Like an addict surrounded by infinite crack, like a bulimic drowning in free waffles, I used to binge big time. The insides of my fingernails were raw and caked with tiny specks of blood. My stomach always on fire. I couldn’t stop attacking it with my fingers. The bleeding only made the skin itch more.
Stop imagining blood gushing like a waterfall. These thoughts do nobody any good. This isn’t a splatterpunk exploitational TV drama. The truth was, it wasn’t much more blood than what you’d get after scratching a dozen mosquito bites. It was enough to send me into full on freak mode, though. Enough to block out all logic and make me go blind with panic—scratching deeper, scratching faster. Jesus Christ, how it itched. Now, standing in the shower of my own apartment, I scratch the scars on my stomach, wondering how much pressure it’d take to reopen them.

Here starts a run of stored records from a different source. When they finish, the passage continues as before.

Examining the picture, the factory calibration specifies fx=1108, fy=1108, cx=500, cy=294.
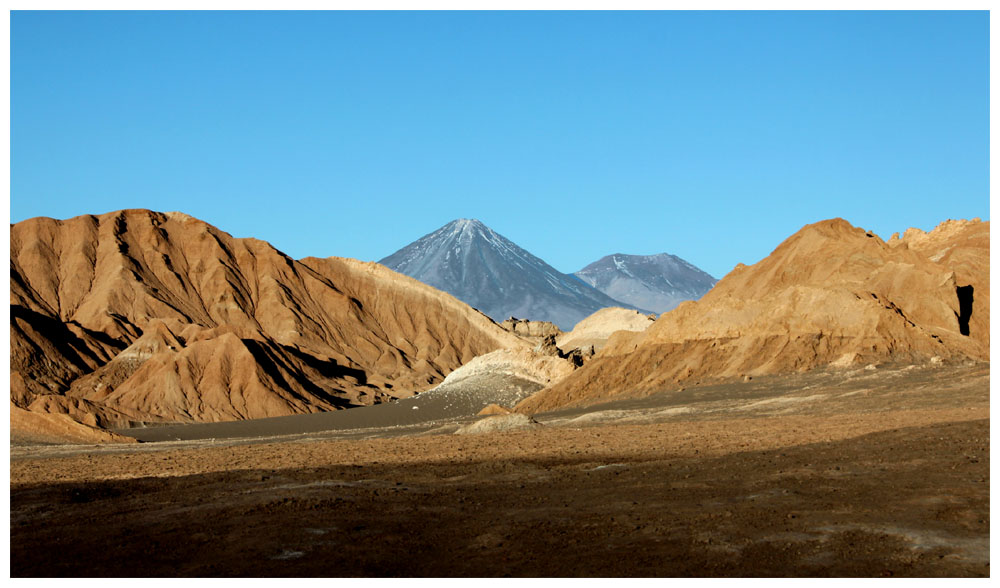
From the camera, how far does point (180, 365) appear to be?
64.2 m

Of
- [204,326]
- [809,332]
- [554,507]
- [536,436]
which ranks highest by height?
[204,326]

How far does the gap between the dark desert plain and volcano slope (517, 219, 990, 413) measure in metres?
0.14

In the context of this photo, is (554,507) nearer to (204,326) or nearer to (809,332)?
(809,332)

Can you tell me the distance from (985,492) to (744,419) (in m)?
16.7

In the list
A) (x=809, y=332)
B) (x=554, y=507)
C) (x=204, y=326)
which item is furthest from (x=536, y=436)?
(x=204, y=326)

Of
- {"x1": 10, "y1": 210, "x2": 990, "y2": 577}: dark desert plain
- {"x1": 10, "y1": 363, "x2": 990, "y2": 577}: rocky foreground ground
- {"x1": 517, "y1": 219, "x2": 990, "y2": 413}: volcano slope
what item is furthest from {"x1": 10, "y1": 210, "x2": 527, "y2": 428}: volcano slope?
{"x1": 10, "y1": 363, "x2": 990, "y2": 577}: rocky foreground ground

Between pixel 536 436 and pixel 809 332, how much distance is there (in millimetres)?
18847

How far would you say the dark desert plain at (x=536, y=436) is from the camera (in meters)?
12.5

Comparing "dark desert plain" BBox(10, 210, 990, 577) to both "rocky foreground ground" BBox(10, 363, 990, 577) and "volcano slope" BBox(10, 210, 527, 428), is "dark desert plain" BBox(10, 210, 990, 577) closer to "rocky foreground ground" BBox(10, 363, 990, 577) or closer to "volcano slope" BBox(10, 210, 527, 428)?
"rocky foreground ground" BBox(10, 363, 990, 577)

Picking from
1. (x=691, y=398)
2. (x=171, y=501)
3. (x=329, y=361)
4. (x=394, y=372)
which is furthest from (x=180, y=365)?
→ (x=171, y=501)

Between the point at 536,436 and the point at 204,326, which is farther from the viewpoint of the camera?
the point at 204,326

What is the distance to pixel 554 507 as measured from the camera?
608 inches

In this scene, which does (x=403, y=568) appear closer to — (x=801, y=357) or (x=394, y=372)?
(x=801, y=357)

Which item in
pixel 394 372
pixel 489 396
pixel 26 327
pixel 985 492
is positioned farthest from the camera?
pixel 394 372
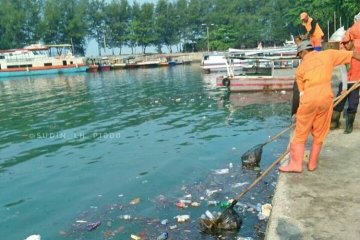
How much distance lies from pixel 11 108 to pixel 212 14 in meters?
78.2

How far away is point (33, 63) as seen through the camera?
64.4 m

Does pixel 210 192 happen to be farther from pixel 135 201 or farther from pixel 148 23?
pixel 148 23

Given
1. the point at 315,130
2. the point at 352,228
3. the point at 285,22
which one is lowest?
the point at 352,228

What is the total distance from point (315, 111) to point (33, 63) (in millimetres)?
65546

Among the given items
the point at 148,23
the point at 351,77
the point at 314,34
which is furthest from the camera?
the point at 148,23

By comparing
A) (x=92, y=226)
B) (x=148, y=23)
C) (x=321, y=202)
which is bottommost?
(x=92, y=226)

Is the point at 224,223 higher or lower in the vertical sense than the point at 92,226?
higher

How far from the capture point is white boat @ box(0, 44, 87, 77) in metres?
62.8

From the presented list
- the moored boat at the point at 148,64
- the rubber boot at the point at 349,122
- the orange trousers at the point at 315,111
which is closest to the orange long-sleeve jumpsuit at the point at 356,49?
the rubber boot at the point at 349,122

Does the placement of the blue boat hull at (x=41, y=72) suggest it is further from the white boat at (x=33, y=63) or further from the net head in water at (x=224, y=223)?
the net head in water at (x=224, y=223)

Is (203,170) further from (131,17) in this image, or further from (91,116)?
(131,17)

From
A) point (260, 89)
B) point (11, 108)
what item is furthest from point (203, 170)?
point (11, 108)

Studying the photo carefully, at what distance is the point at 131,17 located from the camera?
329 ft

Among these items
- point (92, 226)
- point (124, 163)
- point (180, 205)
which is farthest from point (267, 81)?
point (92, 226)
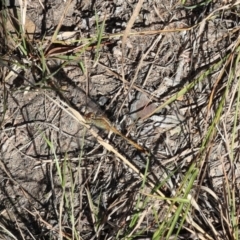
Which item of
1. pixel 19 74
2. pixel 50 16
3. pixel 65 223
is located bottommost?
pixel 65 223

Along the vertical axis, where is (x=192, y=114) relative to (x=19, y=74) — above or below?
below

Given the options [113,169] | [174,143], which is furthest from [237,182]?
[113,169]

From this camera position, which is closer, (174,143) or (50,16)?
(174,143)

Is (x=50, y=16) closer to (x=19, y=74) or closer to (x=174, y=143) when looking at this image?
(x=19, y=74)
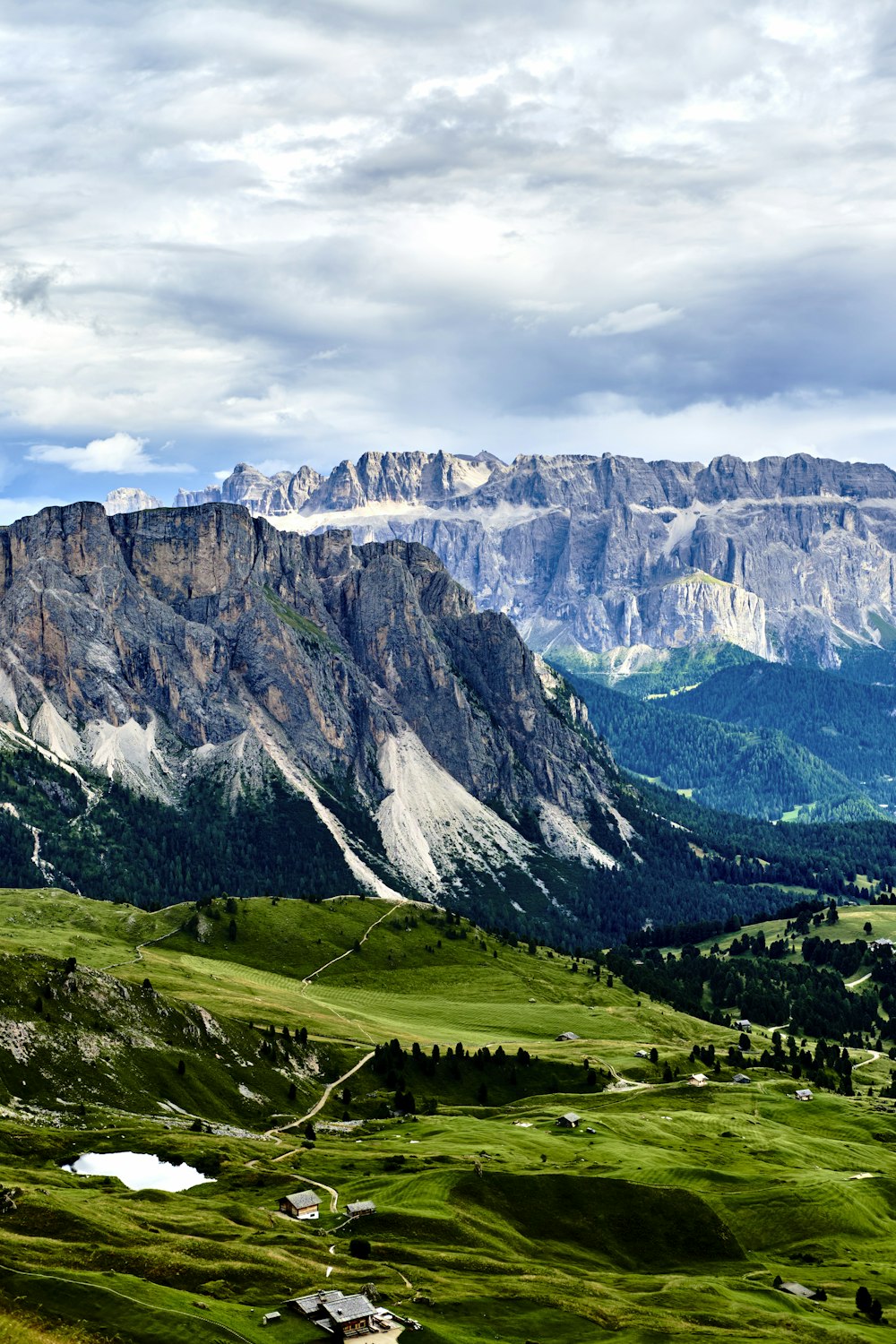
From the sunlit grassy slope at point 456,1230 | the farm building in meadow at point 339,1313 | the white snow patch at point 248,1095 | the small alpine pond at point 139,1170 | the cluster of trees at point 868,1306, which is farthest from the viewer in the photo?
the white snow patch at point 248,1095

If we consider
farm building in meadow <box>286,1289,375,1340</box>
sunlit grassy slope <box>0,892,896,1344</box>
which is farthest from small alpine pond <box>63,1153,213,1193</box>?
farm building in meadow <box>286,1289,375,1340</box>

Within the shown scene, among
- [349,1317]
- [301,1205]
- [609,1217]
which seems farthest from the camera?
[609,1217]

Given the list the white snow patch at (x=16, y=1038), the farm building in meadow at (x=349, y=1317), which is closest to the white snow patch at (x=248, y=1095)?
the white snow patch at (x=16, y=1038)

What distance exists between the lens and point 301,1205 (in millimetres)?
128500

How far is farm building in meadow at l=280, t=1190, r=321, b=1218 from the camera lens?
128375 millimetres

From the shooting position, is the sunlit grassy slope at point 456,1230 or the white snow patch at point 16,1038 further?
the white snow patch at point 16,1038

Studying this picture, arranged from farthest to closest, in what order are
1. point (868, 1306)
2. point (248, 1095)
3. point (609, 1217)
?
point (248, 1095) → point (609, 1217) → point (868, 1306)

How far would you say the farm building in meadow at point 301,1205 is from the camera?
128m

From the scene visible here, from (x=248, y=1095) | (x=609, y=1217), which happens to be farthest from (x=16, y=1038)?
(x=609, y=1217)

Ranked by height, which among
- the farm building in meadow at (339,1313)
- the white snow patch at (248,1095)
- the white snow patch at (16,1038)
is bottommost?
the white snow patch at (248,1095)

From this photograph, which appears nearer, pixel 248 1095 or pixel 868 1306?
pixel 868 1306

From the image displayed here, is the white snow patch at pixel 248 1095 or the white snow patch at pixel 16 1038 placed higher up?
the white snow patch at pixel 16 1038

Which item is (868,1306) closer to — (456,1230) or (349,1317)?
(456,1230)

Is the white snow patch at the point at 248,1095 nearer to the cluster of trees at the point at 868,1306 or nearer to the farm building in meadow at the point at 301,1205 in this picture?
the farm building in meadow at the point at 301,1205
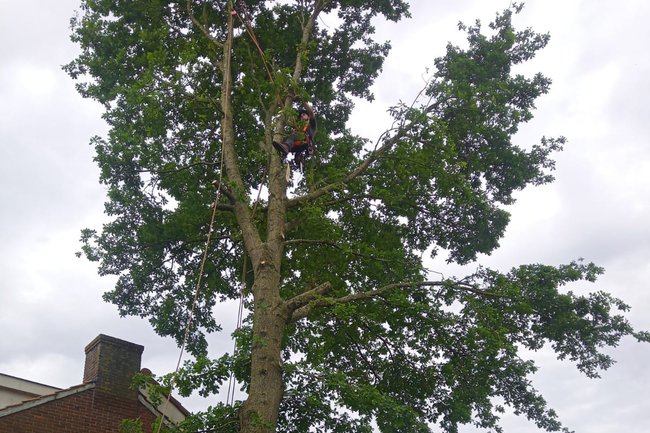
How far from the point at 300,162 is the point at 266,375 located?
4.15m

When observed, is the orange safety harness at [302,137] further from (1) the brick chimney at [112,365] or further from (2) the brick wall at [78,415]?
(2) the brick wall at [78,415]

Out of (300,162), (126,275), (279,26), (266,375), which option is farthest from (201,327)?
(279,26)

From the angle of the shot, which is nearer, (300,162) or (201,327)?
(300,162)

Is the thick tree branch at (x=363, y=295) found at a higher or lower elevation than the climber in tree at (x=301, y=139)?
lower

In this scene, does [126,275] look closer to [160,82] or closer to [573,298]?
[160,82]

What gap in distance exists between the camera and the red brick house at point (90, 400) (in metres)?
11.2

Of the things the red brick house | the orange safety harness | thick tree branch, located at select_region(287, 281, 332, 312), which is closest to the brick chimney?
the red brick house

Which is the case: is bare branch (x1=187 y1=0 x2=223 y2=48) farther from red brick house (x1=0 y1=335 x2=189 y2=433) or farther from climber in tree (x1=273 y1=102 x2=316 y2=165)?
red brick house (x1=0 y1=335 x2=189 y2=433)

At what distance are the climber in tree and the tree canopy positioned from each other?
30 centimetres

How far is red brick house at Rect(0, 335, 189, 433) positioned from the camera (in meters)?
11.2

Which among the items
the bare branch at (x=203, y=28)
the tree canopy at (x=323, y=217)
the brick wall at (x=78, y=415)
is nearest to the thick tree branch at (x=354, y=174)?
the tree canopy at (x=323, y=217)

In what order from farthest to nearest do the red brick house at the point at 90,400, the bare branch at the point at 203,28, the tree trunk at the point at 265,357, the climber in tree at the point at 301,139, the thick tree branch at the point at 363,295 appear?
the bare branch at the point at 203,28, the climber in tree at the point at 301,139, the red brick house at the point at 90,400, the thick tree branch at the point at 363,295, the tree trunk at the point at 265,357

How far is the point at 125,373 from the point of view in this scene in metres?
12.3

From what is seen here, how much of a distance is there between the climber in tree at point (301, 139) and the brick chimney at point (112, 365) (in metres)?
4.31
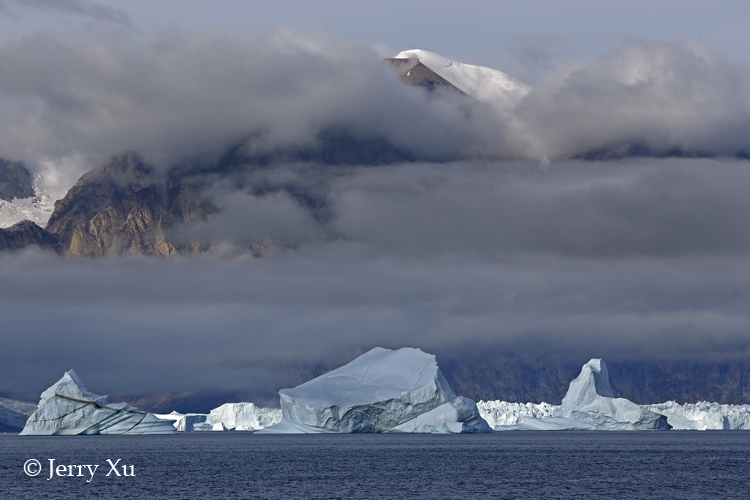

I was around fourteen when I first started suffering from obsessive compulsive disorder. I’d been living in motels for a little over a year by then. A room smaller than my old bedroom, housing two beds, one for me and one for my parents. The queen-sized mattress by the window was my only personal space. I looked out that window a lot, sat at the desk and read. Watched TV. My father went to work during the day. My mother stayed “home” every day, unemployed. Sometimes I went for walks, but didn’t go too far, considering most of the hotels were right smack in the middle of some lost highway with nowhere to go.